Een andere wettelijke beperking is het fiduciaverbod (artikel 3:84 lid 3 BW). Mogelijk is de afspraak tot storting en (eventuele) terugstorting van de bitcoins hiermee in strijd.  Zoals opgemerkt is deze bepaling niet toepasselijk indien bitcoins geen goederen in de zin van artikel 3:1 BW zijn. Ik acht het evenwel mogelijk dat de bepaling in dat geval toch analoog toepasselijk is, omdat daarmee voor een niet door de wet geregeld geval (bitcoins) wordt aangesloten bij een wél door de wet geregeld geval.[41] De afspraak is echter geen zekerheidsoverdracht. Zij strekt er immers niet toe het SPV een zekerheidsrecht op de bitcoins te verschaffen dat hem in zijn belang als schuldeiser beschermt.[42] Nadat de bitcoins naar zijn wallet zijn overgemaakt is het SPV immers geen schuldeiser meer. Eveneens is het niet zo dat de rechtshandeling de strekking mist om de bitcoins in het vermogen van het SPV te doen vallen.
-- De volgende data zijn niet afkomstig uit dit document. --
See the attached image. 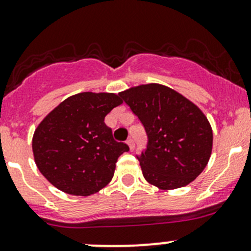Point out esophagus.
<instances>
[{"label": "esophagus", "mask_w": 251, "mask_h": 251, "mask_svg": "<svg viewBox=\"0 0 251 251\" xmlns=\"http://www.w3.org/2000/svg\"><path fill=\"white\" fill-rule=\"evenodd\" d=\"M126 143H127L128 147H130V151H133V149H135V142H133V140L128 138V140L126 141Z\"/></svg>", "instance_id": "esophagus-1"}]
</instances>
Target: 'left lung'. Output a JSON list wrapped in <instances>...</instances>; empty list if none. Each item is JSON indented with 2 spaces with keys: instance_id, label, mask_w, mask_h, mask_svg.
I'll list each match as a JSON object with an SVG mask.
<instances>
[{
  "instance_id": "1",
  "label": "left lung",
  "mask_w": 251,
  "mask_h": 251,
  "mask_svg": "<svg viewBox=\"0 0 251 251\" xmlns=\"http://www.w3.org/2000/svg\"><path fill=\"white\" fill-rule=\"evenodd\" d=\"M138 116L148 136L137 156L144 178L160 189L187 186L207 165L212 130L204 113L181 93L159 83L119 93Z\"/></svg>"
}]
</instances>
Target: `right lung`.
I'll use <instances>...</instances> for the list:
<instances>
[{
  "label": "right lung",
  "instance_id": "1",
  "mask_svg": "<svg viewBox=\"0 0 251 251\" xmlns=\"http://www.w3.org/2000/svg\"><path fill=\"white\" fill-rule=\"evenodd\" d=\"M121 103L115 93H77L39 124L32 137L35 163L55 188L87 197L111 181L118 158L130 148L114 140L104 118Z\"/></svg>",
  "mask_w": 251,
  "mask_h": 251
}]
</instances>
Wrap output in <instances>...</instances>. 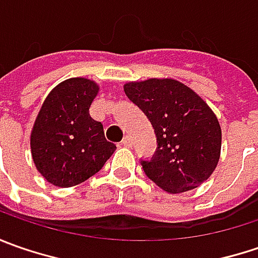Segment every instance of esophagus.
<instances>
[{"instance_id": "esophagus-1", "label": "esophagus", "mask_w": 258, "mask_h": 258, "mask_svg": "<svg viewBox=\"0 0 258 258\" xmlns=\"http://www.w3.org/2000/svg\"><path fill=\"white\" fill-rule=\"evenodd\" d=\"M122 145L126 146V148H131V146L134 145V142H132V138H131L129 135H126V136L123 138V141H122Z\"/></svg>"}]
</instances>
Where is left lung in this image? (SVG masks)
<instances>
[{
  "instance_id": "left-lung-1",
  "label": "left lung",
  "mask_w": 258,
  "mask_h": 258,
  "mask_svg": "<svg viewBox=\"0 0 258 258\" xmlns=\"http://www.w3.org/2000/svg\"><path fill=\"white\" fill-rule=\"evenodd\" d=\"M126 96L149 119L156 152L141 161L146 176L171 194L207 181L221 154V126L198 94L173 79H148L123 86Z\"/></svg>"
}]
</instances>
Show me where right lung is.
Segmentation results:
<instances>
[{
	"mask_svg": "<svg viewBox=\"0 0 258 258\" xmlns=\"http://www.w3.org/2000/svg\"><path fill=\"white\" fill-rule=\"evenodd\" d=\"M99 86L85 77L67 79L45 97L35 117L30 145L37 171L60 188L75 186L97 173L116 145L103 124L92 119L90 104Z\"/></svg>",
	"mask_w": 258,
	"mask_h": 258,
	"instance_id": "right-lung-1",
	"label": "right lung"
}]
</instances>
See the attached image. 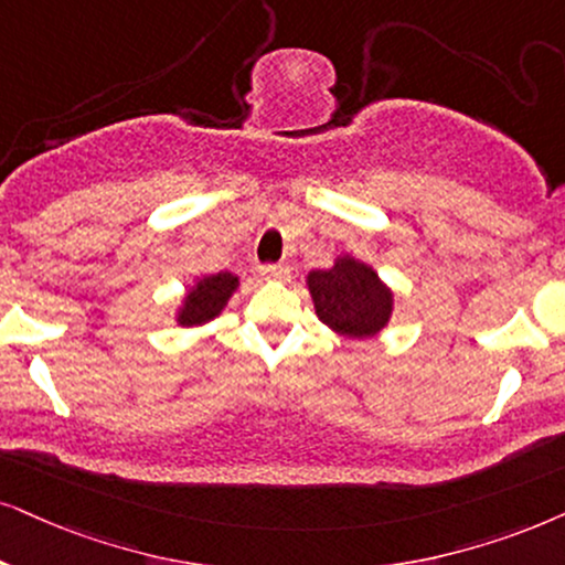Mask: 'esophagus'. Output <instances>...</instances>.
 <instances>
[{"mask_svg":"<svg viewBox=\"0 0 565 565\" xmlns=\"http://www.w3.org/2000/svg\"><path fill=\"white\" fill-rule=\"evenodd\" d=\"M260 276L270 278V281H284V278H289V266L287 263H266V266H260Z\"/></svg>","mask_w":565,"mask_h":565,"instance_id":"34e87169","label":"esophagus"}]
</instances>
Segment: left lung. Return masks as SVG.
<instances>
[{
    "label": "left lung",
    "instance_id": "obj_1",
    "mask_svg": "<svg viewBox=\"0 0 565 565\" xmlns=\"http://www.w3.org/2000/svg\"><path fill=\"white\" fill-rule=\"evenodd\" d=\"M318 318L333 331L365 339L381 331L391 316V291L373 268L354 258L335 260L333 268L307 276Z\"/></svg>",
    "mask_w": 565,
    "mask_h": 565
}]
</instances>
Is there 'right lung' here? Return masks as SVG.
Instances as JSON below:
<instances>
[{"mask_svg":"<svg viewBox=\"0 0 565 565\" xmlns=\"http://www.w3.org/2000/svg\"><path fill=\"white\" fill-rule=\"evenodd\" d=\"M237 276L232 274H216L200 278L198 287L188 295V302H184L180 312L182 326H200L205 320L216 318L221 310H224L226 299L232 297V291L237 289Z\"/></svg>","mask_w":565,"mask_h":565,"instance_id":"obj_1","label":"right lung"}]
</instances>
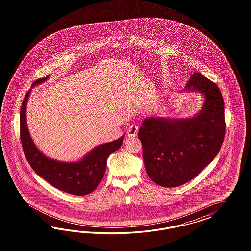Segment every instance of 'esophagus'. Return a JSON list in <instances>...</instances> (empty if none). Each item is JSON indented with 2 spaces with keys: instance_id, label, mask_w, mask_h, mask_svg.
I'll return each mask as SVG.
<instances>
[{
  "instance_id": "34e87169",
  "label": "esophagus",
  "mask_w": 251,
  "mask_h": 251,
  "mask_svg": "<svg viewBox=\"0 0 251 251\" xmlns=\"http://www.w3.org/2000/svg\"><path fill=\"white\" fill-rule=\"evenodd\" d=\"M138 126L136 125H131V126H129V129L127 130V134H128V137L129 138H133V137L137 136V133H138Z\"/></svg>"
}]
</instances>
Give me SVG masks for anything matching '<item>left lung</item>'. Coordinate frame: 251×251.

Deze beperking belet slechts de afspraak dat het SPV niet over de bitcoins kan beschikken of het doel ze buiten het voor schuldeisers van het SPV vatbare vermogen te doen vallen. Niet wordt belet dat verbintenisrechtelijk wordt afgesproken welke bevoegdheden het SPV met betrekking tot de bitcoins heeft,[43] zoals de afspraak beoogt. De sanctie van een ongeldige titel wordt daarom ontweken. De contractsvrijheid lijkt de afspraak derhalve toe te laten.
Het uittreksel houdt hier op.